Reescribe el tramo que va desde la línea que contiene "How far are" hasta la que contiene "pixel 132 393, pixel 413", ambas incluidas, sustituyendo "nearest" por "closest" y sin modificar nada más.

=======

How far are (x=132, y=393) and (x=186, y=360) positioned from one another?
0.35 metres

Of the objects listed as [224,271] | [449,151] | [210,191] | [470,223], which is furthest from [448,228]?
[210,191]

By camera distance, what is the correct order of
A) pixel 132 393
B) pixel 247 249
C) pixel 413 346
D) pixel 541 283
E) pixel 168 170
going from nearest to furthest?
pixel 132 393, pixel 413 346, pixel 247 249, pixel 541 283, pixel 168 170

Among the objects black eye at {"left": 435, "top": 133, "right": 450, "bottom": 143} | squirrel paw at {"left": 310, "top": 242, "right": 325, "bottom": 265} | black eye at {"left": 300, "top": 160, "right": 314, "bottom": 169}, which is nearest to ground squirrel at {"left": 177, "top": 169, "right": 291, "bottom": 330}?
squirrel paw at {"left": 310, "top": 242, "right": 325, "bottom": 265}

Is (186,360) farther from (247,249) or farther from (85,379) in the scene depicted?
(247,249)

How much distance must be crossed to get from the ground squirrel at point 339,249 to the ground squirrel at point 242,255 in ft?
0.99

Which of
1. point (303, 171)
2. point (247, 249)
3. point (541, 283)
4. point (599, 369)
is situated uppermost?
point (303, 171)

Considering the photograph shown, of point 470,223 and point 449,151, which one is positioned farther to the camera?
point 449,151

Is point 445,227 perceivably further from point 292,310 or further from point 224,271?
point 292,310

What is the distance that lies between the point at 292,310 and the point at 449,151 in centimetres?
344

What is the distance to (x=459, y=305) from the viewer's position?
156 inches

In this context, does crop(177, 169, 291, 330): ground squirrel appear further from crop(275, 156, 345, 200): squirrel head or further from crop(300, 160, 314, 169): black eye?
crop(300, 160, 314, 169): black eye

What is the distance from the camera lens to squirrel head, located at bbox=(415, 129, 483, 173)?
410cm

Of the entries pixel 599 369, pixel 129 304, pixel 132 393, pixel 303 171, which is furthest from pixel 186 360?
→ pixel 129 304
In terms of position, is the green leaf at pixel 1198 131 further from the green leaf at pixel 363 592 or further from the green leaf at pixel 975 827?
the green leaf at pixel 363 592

=======

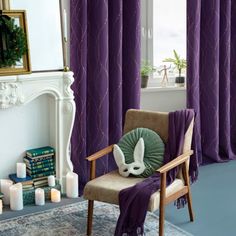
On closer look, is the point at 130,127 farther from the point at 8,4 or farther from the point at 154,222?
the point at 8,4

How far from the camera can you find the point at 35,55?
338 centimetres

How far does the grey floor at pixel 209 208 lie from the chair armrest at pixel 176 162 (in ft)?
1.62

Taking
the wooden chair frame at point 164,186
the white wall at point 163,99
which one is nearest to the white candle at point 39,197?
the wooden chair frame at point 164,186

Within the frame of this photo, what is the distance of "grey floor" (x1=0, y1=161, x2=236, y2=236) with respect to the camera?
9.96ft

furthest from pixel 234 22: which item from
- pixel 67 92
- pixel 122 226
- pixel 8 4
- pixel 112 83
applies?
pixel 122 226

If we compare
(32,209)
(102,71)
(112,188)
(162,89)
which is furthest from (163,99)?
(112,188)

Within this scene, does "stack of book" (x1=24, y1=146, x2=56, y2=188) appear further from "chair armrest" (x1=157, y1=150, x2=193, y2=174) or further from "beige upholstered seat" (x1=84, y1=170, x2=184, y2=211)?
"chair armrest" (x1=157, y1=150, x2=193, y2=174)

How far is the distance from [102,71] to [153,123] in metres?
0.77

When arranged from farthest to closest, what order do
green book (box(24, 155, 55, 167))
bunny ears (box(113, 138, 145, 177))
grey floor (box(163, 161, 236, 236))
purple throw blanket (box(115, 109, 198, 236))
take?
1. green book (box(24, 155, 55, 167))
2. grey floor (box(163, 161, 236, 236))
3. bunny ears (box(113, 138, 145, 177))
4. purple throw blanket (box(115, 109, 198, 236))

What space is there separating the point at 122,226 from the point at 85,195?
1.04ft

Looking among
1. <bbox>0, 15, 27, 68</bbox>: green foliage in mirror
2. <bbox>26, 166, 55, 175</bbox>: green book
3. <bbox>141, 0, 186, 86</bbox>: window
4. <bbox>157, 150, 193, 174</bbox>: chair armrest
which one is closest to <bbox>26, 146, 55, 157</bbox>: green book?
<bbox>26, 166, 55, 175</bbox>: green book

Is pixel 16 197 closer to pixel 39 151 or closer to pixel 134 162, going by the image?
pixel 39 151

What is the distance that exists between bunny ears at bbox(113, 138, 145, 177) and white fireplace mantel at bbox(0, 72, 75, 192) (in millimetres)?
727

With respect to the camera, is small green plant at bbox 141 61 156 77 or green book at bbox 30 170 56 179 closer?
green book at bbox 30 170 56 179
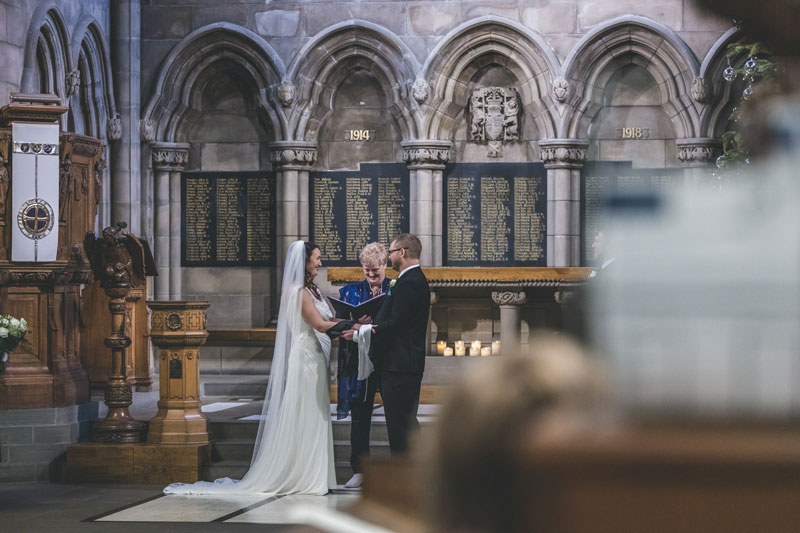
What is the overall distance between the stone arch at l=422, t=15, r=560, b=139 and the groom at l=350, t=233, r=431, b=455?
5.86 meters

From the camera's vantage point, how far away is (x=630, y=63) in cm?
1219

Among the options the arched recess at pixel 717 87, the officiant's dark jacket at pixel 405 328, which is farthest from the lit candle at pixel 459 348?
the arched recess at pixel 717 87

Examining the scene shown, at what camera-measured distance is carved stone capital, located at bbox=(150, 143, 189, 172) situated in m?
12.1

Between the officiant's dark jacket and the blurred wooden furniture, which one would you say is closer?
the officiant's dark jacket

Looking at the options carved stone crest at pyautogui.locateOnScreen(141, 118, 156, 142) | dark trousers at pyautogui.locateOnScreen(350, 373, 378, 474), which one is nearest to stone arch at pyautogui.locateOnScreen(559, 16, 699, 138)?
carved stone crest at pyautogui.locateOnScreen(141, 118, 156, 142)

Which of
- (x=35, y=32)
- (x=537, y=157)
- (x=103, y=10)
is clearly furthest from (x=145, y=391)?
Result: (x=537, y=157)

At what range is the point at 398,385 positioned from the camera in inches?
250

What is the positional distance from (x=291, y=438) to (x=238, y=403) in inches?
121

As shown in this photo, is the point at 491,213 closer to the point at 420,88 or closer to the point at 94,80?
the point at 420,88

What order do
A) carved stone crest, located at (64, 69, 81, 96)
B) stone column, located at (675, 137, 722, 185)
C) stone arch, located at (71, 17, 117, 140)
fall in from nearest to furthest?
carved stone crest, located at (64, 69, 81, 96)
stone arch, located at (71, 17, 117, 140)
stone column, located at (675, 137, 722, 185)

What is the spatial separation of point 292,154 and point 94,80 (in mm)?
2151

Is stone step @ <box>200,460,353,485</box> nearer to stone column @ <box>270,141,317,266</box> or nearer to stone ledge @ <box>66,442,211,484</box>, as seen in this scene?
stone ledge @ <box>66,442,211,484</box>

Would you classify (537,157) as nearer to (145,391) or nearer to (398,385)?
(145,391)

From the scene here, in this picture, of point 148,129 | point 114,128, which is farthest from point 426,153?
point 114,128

=======

Resultado =>
How far are (x=132, y=393) and (x=186, y=360) positioned from one another?
0.35 metres

Of the objects listed as [224,271] | [449,151] | [210,191] | [470,223], which is furthest from [448,228]?
[210,191]

By camera distance, what is the correct order of
A) pixel 132 393
B) pixel 247 249
C) pixel 413 346
D) pixel 541 283
E) pixel 168 170
going from closest to furthest?
pixel 132 393, pixel 413 346, pixel 247 249, pixel 541 283, pixel 168 170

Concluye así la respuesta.